REPUBLIKA.CO.ID, JAKARTA -- Kasus kematian Brigadir Nopriansyah Yoshua Hutabarat alias Brigadir J menemui babak baru. Sampai saat ini sudah ada empat orang yang dijadikan tersangka, sebanyak 56 personel Polri diperiksa dan 31 orang diduga melanggar kode etik.
Terkait itu The Institute for Criminal Justice Reform (ICJR) menyerukan proses penyidikan terhadap tindak pidana obstruction of justice yang dilakukan oleh para anggota Polri juga harus berjalan. Tidak hanya berhenti sampai sidang dan sanksi etik, namun proses pidana terhadap semua pelaku juga tetap harus ditempuh.
"Pasal 221 KUHP telah secara jelas mengatur ancaman pidana terhadap pihak-pihak yang menghilangkan atau menyembunyikan bukti-bukti dengan maksud supaya tidak dapat diperiksa untuk kepentingan penegakan hukum," tegas Direktur Eksekutif, Erasmus A.T. Napitupulu, dalam keterangannya, Rabu (10/8/2022).
Bahkan, lanjut Erasmus, hukuman terhadap pelaku yang menjabat sebagai aparat penegak hukum tersebut seharusnya bisa diperberat dibanding jika pelakunya warga sipil. Sebab aparat tersebut diberi kewenangan besar yang kemudian disalahgunakan.

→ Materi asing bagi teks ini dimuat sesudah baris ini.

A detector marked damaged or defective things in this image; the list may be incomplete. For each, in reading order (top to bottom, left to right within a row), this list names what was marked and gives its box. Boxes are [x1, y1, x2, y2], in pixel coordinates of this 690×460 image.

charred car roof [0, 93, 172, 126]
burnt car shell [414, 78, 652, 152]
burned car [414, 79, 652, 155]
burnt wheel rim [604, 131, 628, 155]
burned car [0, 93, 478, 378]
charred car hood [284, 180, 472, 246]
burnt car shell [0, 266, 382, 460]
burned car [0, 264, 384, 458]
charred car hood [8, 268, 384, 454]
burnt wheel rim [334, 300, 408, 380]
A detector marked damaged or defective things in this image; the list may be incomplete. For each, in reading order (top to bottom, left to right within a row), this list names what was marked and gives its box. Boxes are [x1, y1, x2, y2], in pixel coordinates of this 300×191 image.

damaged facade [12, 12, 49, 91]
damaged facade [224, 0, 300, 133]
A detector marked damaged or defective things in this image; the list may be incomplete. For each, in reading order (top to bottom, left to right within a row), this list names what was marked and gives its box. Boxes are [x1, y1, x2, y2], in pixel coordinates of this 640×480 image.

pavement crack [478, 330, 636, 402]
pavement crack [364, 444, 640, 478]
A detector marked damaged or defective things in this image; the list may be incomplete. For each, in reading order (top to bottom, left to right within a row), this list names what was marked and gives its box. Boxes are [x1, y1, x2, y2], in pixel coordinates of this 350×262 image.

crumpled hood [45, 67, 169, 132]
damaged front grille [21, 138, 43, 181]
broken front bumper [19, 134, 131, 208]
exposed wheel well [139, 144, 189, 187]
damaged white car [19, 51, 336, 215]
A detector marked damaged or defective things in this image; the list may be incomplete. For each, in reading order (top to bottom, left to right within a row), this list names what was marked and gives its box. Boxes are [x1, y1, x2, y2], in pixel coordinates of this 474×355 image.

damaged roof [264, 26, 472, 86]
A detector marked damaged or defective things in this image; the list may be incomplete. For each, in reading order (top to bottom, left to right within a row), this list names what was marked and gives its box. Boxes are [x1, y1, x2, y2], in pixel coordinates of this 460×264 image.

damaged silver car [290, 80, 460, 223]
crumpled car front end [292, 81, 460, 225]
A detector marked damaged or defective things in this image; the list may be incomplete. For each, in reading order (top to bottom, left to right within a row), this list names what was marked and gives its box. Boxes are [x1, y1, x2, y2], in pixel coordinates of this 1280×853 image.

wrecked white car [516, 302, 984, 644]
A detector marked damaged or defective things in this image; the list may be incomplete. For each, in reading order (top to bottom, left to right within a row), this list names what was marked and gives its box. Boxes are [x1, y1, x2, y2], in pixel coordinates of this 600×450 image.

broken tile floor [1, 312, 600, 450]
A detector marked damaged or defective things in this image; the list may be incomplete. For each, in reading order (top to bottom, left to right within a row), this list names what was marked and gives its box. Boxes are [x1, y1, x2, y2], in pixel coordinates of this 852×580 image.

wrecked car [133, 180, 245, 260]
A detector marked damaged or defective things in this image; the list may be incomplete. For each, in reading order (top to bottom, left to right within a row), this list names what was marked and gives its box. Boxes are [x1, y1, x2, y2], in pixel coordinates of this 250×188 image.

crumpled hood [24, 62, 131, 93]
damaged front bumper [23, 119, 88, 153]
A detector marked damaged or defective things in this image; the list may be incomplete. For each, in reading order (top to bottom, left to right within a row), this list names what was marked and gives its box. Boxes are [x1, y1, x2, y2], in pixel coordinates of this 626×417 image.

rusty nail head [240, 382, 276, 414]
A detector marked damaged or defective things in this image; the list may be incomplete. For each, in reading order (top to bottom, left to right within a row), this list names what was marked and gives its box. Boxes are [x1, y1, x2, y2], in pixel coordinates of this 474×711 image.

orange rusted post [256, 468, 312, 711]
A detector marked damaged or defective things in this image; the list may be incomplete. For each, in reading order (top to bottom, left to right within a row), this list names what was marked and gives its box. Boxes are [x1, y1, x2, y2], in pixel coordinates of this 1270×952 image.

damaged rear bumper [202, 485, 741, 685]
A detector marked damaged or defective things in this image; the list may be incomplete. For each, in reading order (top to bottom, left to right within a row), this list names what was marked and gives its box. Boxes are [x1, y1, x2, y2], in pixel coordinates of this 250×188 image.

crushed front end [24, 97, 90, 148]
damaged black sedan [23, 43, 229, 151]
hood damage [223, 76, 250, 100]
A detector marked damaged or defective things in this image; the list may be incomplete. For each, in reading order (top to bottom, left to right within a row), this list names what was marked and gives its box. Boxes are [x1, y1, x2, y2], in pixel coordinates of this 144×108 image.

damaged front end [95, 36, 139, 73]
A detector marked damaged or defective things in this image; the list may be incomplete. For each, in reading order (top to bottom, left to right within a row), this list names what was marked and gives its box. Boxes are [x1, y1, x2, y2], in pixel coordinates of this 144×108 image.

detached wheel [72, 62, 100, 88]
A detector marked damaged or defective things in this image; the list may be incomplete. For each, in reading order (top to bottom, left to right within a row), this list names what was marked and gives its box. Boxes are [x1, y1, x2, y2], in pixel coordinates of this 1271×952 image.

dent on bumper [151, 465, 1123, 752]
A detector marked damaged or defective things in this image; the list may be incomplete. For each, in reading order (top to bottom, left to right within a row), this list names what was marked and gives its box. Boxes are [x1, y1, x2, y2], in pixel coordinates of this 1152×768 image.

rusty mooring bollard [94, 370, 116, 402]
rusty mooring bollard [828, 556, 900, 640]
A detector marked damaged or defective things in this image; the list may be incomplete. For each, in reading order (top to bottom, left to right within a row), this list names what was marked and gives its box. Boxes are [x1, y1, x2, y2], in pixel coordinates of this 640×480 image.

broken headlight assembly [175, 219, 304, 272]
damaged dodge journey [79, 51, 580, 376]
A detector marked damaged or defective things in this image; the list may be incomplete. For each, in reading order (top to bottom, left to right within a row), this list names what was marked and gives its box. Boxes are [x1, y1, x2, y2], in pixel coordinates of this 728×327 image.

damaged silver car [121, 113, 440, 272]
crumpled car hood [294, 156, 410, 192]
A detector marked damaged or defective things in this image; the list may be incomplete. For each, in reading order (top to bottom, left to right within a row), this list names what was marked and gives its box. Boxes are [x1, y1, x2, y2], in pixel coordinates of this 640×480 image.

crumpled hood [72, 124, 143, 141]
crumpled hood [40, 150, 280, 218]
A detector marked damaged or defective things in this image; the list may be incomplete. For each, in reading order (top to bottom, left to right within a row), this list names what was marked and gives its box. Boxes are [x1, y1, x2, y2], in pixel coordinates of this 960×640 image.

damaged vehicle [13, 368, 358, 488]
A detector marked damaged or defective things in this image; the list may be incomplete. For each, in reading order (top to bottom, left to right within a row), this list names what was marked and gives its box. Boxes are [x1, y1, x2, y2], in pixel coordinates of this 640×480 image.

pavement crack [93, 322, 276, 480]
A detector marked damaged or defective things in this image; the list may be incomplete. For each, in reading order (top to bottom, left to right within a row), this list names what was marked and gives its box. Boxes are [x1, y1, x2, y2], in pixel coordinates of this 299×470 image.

Selain itu, kata Erasmus, kasus ini akan menjadi salah satu uji coba terkait penggunaan pasal 221 KUHP tentang obstruction of justice bagi pelaku yang justru berasal dari aparat penegak hukum.
Meski ke depannya ketentuan pidana terhadap obstruction of justice juga masih perlu diperkuat. Khususnya dalam upaya pembaruan hukum pidana melalui RKUHP yang prosesnya masih bergulir saat ini.
Karena itu, kata Erasmus, pihaknya merekomendasikan beberapa masukan terkait kasus kematian Brigadir J. Pertama, Kapolri Listyo Sigit Prabowo melakukan proses pidana terhadap semua pelaku obstruction of justice yang terlibat dalam proses pengusutan kasus pembunuhan terhadap Brigadi J.
"Dengan sungguh-sungguh dan secara terbuka, tidak hanya berhenti sampai pemberian sanksi etik semata apabila ditemukan adanya indikasi tindak pidana," kata Erasmus.
Kedua, ICJR meminta Presiden dan DPR segera merancang adanya mekanisme pengawasan yang lebih efektif dan independen terhadap proses penyidikan oleh polisi ke depan. Hal itu untuk mengantisipasi jika terjadi kasus-kasus yang melibatkan adanya konflik kepentingan dan relasi kuasa di tubuh kepolisian.
"Belajar dari kasus seperti pembunuhan brigadir J, Kompolnas dan Propam tidak mampu untuk menjalankan fungsi pengawasan itu, perlu ada satu lembaga khusus yang diberikan kewenangan untuk menyidik dan menuntut pidana dan etik oknum kepolisian," pinta Erasmus.
Kemudian rekomendasi ketiga, Erasmus mengatakan, dalam proses penyusunan RKUHP saat ini perlu lebih tegas untuk mengatur pasal-pasal pidana tentang obstruction of justice. Termasuk memastikan adanya pidana untuk rekayasa kasus dan rekayasa bukti, hingga mengatur pemberatan hukuman khususnya bagi pelaku pejabat atau aparat penegak hukum.
Rekomendasi terakhir, kata Erasmus, pihaknya meminta Presiden dan DPR untuk segera mendorong adanya perubahan KUHAP. Hal itu untuk memastikan adanya pengawasan dan kontrol yang lebih efektif terhadap kewenangan dan perilaku polisi dalam sistem peradilan.
"Khususnya dalam melakukan fungsi penyidikan, perlu didorong penguatan peran kontrol dari Kejaksaan dan pengawasan dari pengadilan," tutup Erasmus.